The international price of oil is a national problem and the parties should collectively deal with it.
Normally, the announcement by the Union Finance Minister of the economy registering 9 per cent growth during 2007-08 should have brought much cheer. Averaging 8.9 per cent growth during the last five years is no mean achievement. Yet, neither the markets nor the observers did exhibit any buoyancy or optimism. The mood seems to be one of despondency. It is only a couple of months ago that the success in adhering to the fiscal deficit target as prescribed in the Fiscal Responsibility and Budget Management Act (FRBMA) was highlighted even as some observers warned that underestimated subsidies and off-budget liabilities are likely to spoil the party.
Unfortunately, the government seems to be walking from one difficult situation to another. Hardly have the noises of increases in food prices have faded when the problem of uncovered oil deficit has come to haunt. At $135 a barrel, the price of crude oil has increased by over 35 per cent this year alone and this is nothing short of an international crisis. The sharp increase in global prices can be ignored at our own peril.

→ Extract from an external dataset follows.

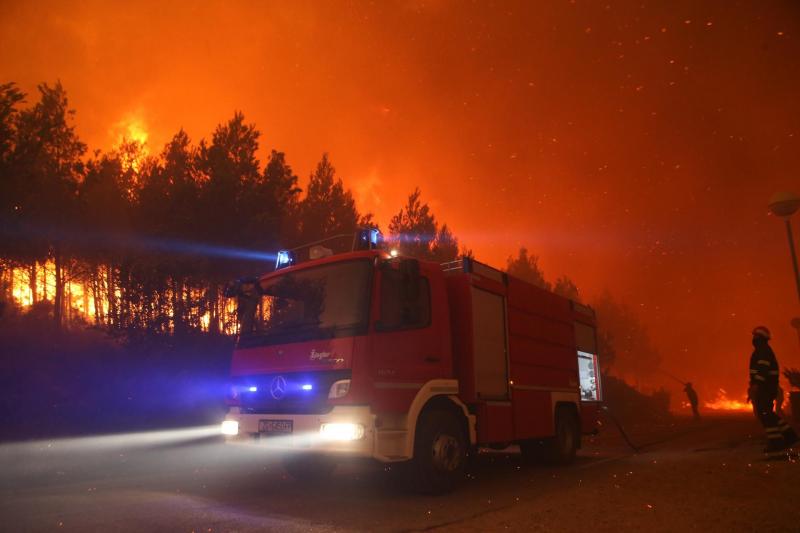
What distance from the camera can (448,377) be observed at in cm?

There is an old adage "A stitch in time saves nine". The inability to make periodic revisions in oil prices commensurate with international prices is now pinching. The government recently issued oil bonds of Rs 35,000 crore, estimated at only half the payable for 2007-08. Continued inaction is estimated to cost oil bonds worth Rs 200,000 crore to the oil companies in 2008-09. In addition, there are unpaid subsidies to food and fertiliser companies, farm loan waiver, and pay revision cost, which could aggregate another Rs 100,000 crore. All these constitute almost 6 per cent of GDP and we seem to be approaching a crisis situation. Although on the foodgrains front building up comfortable stocks can help to ease inflationary expectations, the continued inaction on oil prices could precipitate a fiscal crisis of a magnitude higher than even the one seen in 1991. The solution is nothing short of sharp increase in prices, and in the medium term the government should even rethink the administered pricing scheme itself. Hopefully, we will not wait for a crisis to boil over.
The calculations show that the price of petrol should increase by at least Rs 20 to deal with the situation if the prevailing price of crude and structure of pricing distillates is continued. Artificially suppressing the prices will only culminate in real shortages that beyond a point the government cannot support. The government cannot afford to postpone a revision of prices of petroleum products any longer, for, hidden inflation has huge economic costs. Besides unaffordable subsidies, suppressing the prices of petroleum products will continue the high demand, will not show the true scarcity value, and will prevent the required response and adjustment.
The response of the government to the impending crisis has been inadequate and inappropriate. Inadequacy is mainly due to lack of determined action. Surely, increase in prices of petroleum products is necessary for the reasons mentioned above even if it means increase in the wholesale price index in the short term. The recent proposal to increase the prices of petrol by Rs 5 and those of diesel by Rs 2 is clearly an inadequate response to the impending crisis. The proposal to levy cesses to augment revenue is inappropriate, as is cutting customs and excise duties. Such measures will merely shift the burden to the Budget as lower revenues will only increase the fiscal deficit. These measures will not help to contain the guzzling demand for petroleum products.
The unfortunate fact is that the subsidy from the petroleum products, including kerosene, does not accrue to the poor by any stretch of imagination but only causes excess demand, adulteration and distortions in resource allocation. One wonders whose interests they are really serving when the Left Parties oppose the price increase. This is the time to rally round the government to find a solution to the looming crisis. The unprecedented international price of oil is a national problem and the parties should collectively deal with it.
There has been a suggestion to levy the windfall tax. While there is a case for the government to take a portion of the rent accruing to private oil mining companies due to increase in the price of crude and this should be explored, this can only be a supplementary measure. The private sector company has closed down its retail outlets to avoid selling petrol and diesel at the administered price and exports the entire production from the refinery. Thus, while only ONGC is made to bear a part of the subsidy to the consumers by paying lower than the international market price for the crude it extracts, the private sector company enjoys the full benefit by entirely exporting its production. Ironically, when over two-thirds of the oil demand have to be met from imports, India exports petrol and diesel. As the private sector reaps huge rent from its extraction of mineral oil, there is no reason why a part of this cannot be taxed through the windfall tax.
The example of a country successfully levying such a windfall tax is Mongolia. It has started levying the windfall tax from 2006 to reap a part of the rent from sharply rising international prices of copper and gold. The decision was taken by Parliament. It fixed the reference price of copper and gold and the mining companies are required to pay the tax at 68 per cent on the price increase above the reference price. The government of Mongolia has garnered significant resources (over 7 per cent of GDP in 2007). Surely, the private sector company can share a part of the rent it gets due to increase in the international price of crude oil. This can however be only a supplementary measure. This is really a serious national problem and if we do not act immediately, the country will plunge into a crisis. This is the time for the political parties to act in the interest of the country and hopefully, they will rise above petty party politics.